Oil Executives Fume as Trump Shakes Up Climate Rules Again
President Donald Trump has been busy reversing the Biden administration’s so-called climate policies from the moment he was sworn in.
He declared a national energy emergency, revoked the Biden ban on new LNG export capacity, and suspended some $300 billion in funding for transition projects in the country. With that, he has made one unlikely group angry: Big Oil executives.
The 47th president’s political agenda is nothing if not oil and gas friendly. In fact, oil and gas are among Trump’s top priorities, and he has wasted no time in making life easier for the industry players after four years of extra regulatory and political pressure under Biden. Yet oil executives’ apparent frustration with Trump’s reversal of Biden policies is unlikely and perhaps surprising on the surface.
Below this surface sits all the money that Big Oil invested in its own transition, under pressure, indeed, but quite a lot of money. The projects this money has been invested in may well become stranded assets now, in an ironic twist of environmentalists’ warnings that oil and gas fields are about to become stranded assets in a transitional world.
Reuters reported this week that some in the oil industry were unhappy about Trump’s withdrawal of the United States from the Paris Agreement. This is the second time Trump has done it and, again according to Reuters, it would jeopardize global efforts to reverse global climatic trends. Not only that, but the withdrawal would reduce the availability of cash for transition investment and confuse investors as the paths of the U.S. and Europe diverge.
According to the report, some executives in the energy industry believe that they could have a greater say over the energy transition if the United States is in the Paris Agreement. Yet industry players have more immediate priorities, and these have nothing to do with any climate pacts.
“While we prefer that the U.S. government remain engaged in the UN climate process, the private sector is committed to developing the solutions necessary to meet the energy needs of a growing global economy while addressing the climate challenge,” Marty Durbin, president of the Global Energy Institute at the U.S. Chamber of Commerce told Reuters.
There is a rather practical reason energy executives would prefer the U.S. government to remain engaged in the UN climate process: those transition investments. Every large oil company has been forced to devise a transition strategy in the recent past, and every large oil company has done so. They have been pushed to invest in low-carbon alternatives to their core products and they have invested, often heavily—and they have received subsidies to pursue these alternatives further.

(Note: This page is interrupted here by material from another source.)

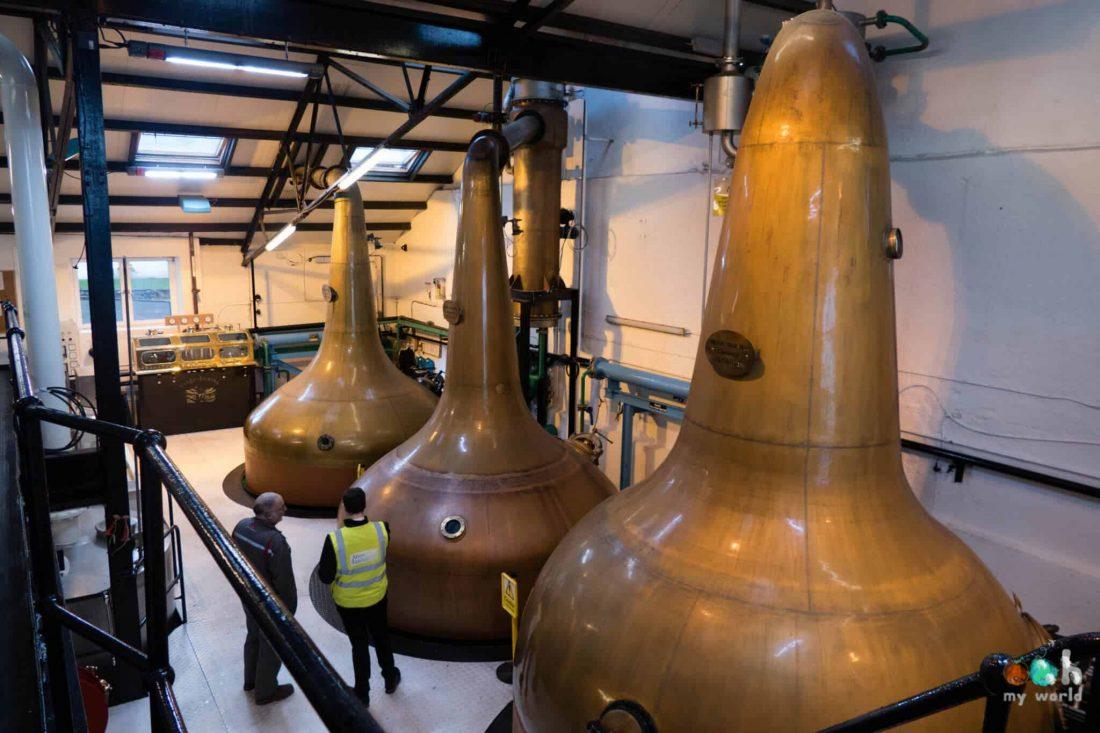 Alambics de la distillerie de Bowmore en Ecosse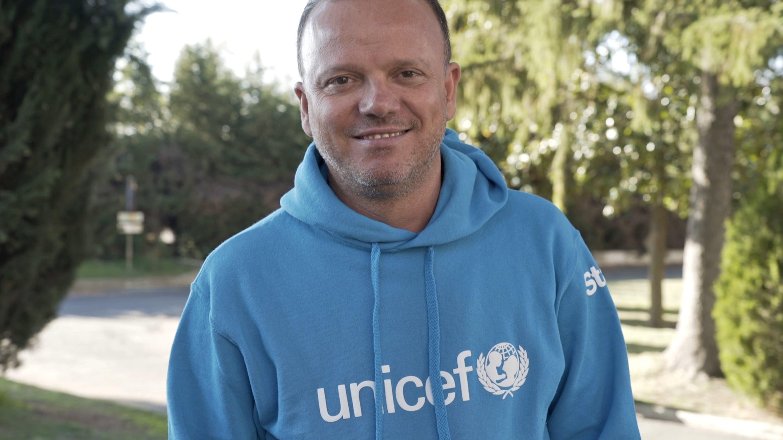 Gigi D'Alessio in visita con l'UNICEF ad un centro di accoglienza in provincia di Roma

Occidental Petroleum’s direct air capture plans are a case in point. The oil major back in 2023 bought a company developing technology that can suck carbon dioxide straight from the air. Oxy spent $1.1 billion on that purchase, eyeing a market that BloombergNEF said could grow into a segment worth $150 billion annually. And the Biden administration was shouldering part of the costs with subsidies. Now, these are gone, threatening the very survival of direct air capture—and more conventional carbon capture investments. No wonder Occidental’s chief executive approached Trump directly during a campaign event to argue the case for leaving IRA funding for carbon capture untouched. Oxy is far from the only one spending big on the transition and carbon capture. Exxon has also spent heftily on developing a carbon capture business.
“It’s critical that any conversation about addressing climate change must be global in nature, and also recognize that America is the world leader in both energy production and emissions reductions,” the president of the American Exploration and Production Council, Anne Bradbury, told Reuters.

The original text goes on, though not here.